[Spatial relationship items]
◇ ◇ ◇

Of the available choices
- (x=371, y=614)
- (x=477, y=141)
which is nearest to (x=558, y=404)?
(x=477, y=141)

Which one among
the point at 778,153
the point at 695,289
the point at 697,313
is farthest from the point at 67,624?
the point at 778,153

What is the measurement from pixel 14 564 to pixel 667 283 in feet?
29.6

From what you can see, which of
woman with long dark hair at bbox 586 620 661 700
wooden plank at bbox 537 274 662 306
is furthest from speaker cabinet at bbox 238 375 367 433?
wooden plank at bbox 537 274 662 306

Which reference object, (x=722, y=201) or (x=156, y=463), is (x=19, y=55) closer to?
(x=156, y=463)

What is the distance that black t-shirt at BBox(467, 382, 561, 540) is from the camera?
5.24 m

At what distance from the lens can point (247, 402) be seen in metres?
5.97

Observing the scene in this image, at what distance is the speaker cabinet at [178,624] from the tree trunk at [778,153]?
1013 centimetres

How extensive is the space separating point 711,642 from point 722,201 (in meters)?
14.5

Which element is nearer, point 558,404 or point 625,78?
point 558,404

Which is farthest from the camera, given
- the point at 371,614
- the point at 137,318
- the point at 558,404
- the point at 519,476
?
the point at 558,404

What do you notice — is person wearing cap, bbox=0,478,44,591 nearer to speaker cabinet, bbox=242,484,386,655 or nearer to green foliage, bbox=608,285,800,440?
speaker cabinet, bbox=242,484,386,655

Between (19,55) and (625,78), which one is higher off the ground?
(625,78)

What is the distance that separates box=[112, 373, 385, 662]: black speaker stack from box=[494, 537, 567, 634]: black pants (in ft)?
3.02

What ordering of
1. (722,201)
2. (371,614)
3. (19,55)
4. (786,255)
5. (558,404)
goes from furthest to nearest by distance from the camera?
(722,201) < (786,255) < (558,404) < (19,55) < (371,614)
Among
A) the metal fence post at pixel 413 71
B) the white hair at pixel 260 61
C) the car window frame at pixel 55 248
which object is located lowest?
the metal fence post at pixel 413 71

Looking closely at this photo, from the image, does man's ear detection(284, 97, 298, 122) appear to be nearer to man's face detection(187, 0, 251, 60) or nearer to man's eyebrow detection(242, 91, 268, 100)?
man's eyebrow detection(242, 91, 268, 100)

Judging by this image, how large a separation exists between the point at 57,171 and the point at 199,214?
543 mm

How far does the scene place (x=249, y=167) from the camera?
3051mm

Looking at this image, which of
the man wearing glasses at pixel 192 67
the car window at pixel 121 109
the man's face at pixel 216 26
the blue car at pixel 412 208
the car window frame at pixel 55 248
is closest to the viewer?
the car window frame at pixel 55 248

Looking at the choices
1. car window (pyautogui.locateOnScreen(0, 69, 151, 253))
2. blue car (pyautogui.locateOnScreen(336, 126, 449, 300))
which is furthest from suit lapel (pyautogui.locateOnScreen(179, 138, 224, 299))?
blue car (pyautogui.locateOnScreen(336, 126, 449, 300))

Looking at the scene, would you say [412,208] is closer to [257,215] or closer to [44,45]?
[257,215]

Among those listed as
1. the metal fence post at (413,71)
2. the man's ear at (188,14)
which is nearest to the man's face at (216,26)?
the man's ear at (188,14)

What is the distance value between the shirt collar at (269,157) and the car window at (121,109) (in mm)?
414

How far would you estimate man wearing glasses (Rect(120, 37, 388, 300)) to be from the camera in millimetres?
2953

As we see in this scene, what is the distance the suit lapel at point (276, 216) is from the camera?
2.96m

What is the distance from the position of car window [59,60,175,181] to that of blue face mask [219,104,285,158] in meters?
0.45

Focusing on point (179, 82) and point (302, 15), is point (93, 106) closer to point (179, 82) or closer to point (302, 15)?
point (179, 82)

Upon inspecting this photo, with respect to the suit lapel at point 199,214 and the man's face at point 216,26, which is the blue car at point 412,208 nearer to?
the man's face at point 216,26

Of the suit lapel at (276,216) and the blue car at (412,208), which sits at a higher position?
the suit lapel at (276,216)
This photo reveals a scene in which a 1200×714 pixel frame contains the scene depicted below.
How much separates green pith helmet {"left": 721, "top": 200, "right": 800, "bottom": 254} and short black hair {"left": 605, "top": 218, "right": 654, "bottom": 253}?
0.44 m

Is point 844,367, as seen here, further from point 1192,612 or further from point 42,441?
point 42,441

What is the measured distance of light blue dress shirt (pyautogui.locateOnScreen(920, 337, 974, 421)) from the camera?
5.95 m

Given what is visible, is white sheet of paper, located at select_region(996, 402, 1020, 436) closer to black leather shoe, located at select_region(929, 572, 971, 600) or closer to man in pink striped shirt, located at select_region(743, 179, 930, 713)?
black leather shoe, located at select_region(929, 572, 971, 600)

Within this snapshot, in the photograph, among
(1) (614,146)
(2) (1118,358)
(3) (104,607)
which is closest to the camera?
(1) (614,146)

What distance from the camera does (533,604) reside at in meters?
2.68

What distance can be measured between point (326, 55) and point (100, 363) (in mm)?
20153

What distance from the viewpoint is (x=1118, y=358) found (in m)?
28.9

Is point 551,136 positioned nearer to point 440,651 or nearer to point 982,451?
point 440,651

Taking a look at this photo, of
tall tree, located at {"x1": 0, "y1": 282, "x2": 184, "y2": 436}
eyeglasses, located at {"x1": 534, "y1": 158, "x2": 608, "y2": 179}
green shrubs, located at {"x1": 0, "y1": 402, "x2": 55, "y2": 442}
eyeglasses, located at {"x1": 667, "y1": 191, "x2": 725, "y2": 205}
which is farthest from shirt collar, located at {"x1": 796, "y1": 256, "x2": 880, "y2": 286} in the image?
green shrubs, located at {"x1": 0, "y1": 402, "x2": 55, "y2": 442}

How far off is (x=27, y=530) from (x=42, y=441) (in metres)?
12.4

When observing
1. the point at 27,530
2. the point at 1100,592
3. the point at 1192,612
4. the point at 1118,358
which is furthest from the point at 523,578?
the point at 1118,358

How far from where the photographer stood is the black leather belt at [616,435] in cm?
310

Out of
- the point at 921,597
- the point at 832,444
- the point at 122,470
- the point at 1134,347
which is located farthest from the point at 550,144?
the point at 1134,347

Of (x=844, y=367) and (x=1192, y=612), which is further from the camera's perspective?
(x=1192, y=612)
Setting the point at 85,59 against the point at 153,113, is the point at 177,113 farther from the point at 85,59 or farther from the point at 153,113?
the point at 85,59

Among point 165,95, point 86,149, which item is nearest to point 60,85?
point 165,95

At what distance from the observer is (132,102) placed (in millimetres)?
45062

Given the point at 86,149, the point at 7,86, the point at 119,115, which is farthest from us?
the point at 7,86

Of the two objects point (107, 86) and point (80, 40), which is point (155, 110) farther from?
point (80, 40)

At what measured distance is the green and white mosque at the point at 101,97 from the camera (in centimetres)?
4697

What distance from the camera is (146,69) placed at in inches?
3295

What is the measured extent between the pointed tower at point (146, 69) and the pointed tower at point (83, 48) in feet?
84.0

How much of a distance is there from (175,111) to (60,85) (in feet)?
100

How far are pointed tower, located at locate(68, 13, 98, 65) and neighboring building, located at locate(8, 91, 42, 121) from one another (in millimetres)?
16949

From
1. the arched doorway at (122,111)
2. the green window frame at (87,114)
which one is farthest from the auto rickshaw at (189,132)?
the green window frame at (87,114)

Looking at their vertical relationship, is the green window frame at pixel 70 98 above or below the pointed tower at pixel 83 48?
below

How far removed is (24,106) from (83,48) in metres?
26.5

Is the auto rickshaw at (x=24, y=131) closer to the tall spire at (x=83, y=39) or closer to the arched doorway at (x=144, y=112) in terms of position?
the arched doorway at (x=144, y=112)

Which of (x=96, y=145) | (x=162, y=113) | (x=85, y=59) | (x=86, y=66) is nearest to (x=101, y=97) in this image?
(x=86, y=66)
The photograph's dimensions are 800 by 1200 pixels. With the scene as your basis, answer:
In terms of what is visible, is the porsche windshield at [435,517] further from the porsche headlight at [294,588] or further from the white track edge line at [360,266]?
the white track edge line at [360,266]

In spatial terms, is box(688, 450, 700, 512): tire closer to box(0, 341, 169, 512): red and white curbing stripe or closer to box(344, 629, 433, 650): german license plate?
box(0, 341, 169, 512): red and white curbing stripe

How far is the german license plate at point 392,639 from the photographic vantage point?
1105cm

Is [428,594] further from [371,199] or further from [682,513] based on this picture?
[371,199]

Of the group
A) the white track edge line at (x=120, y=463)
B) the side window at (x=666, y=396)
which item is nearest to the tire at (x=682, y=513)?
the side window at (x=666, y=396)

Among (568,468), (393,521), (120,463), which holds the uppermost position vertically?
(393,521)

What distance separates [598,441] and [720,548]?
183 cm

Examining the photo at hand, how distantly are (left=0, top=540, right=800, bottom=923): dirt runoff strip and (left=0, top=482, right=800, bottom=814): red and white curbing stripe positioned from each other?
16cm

◇ ◇ ◇

YOUR INSTRUCTIONS:
Copy out verbatim the items from the line containing "Is the auto" through the end of the items, including both of those lines.

TASK OUTPUT:
Is the auto rickshaw at (x=24, y=131) closer to the tall spire at (x=83, y=39) or closer to the arched doorway at (x=144, y=112) in terms of position?
the arched doorway at (x=144, y=112)

Which of (x=96, y=145) | (x=162, y=113) | (x=85, y=59) | (x=86, y=66) is nearest to (x=101, y=97) in this image?
(x=86, y=66)
The photograph's dimensions are 800 by 1200 pixels. With the scene as your basis, answer:
In terms of what is visible, is the porsche windshield at [435,517] further from the porsche headlight at [294,588] or further from the white track edge line at [360,266]?
the white track edge line at [360,266]

In spatial terms, is box(688, 450, 700, 512): tire closer to box(0, 341, 169, 512): red and white curbing stripe or closer to box(344, 629, 433, 650): german license plate?
box(0, 341, 169, 512): red and white curbing stripe

How far is the german license plate at point 392,639 from the photographic vantage point?
1105cm

Is [428,594] further from [371,199] or further from [682,513] based on this picture?
[371,199]

Of the group
A) the white track edge line at (x=120, y=463)
B) the side window at (x=666, y=396)
which item is nearest to the tire at (x=682, y=513)?
the side window at (x=666, y=396)

Among (568,468), (393,521), (120,463), which holds the uppermost position vertically?
(393,521)

What distance separates [598,441] and [720,548]?
183 cm

Examining the photo at hand, how distantly are (left=0, top=540, right=800, bottom=923): dirt runoff strip and (left=0, top=482, right=800, bottom=814): red and white curbing stripe positioned from each other?
16cm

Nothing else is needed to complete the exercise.